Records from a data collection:
* Begin *
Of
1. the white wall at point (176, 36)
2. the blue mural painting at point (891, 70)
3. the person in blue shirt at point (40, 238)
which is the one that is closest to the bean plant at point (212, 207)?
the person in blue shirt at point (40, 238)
* End *
▶ [WHAT IS ASKED]
Retype every line of the records above word for word.

▶ [OUTPUT OF THE EXERCISE]
Of
1. the white wall at point (176, 36)
2. the blue mural painting at point (891, 70)
3. the person in blue shirt at point (40, 238)
which is the one that is closest to the bean plant at point (212, 207)?
the person in blue shirt at point (40, 238)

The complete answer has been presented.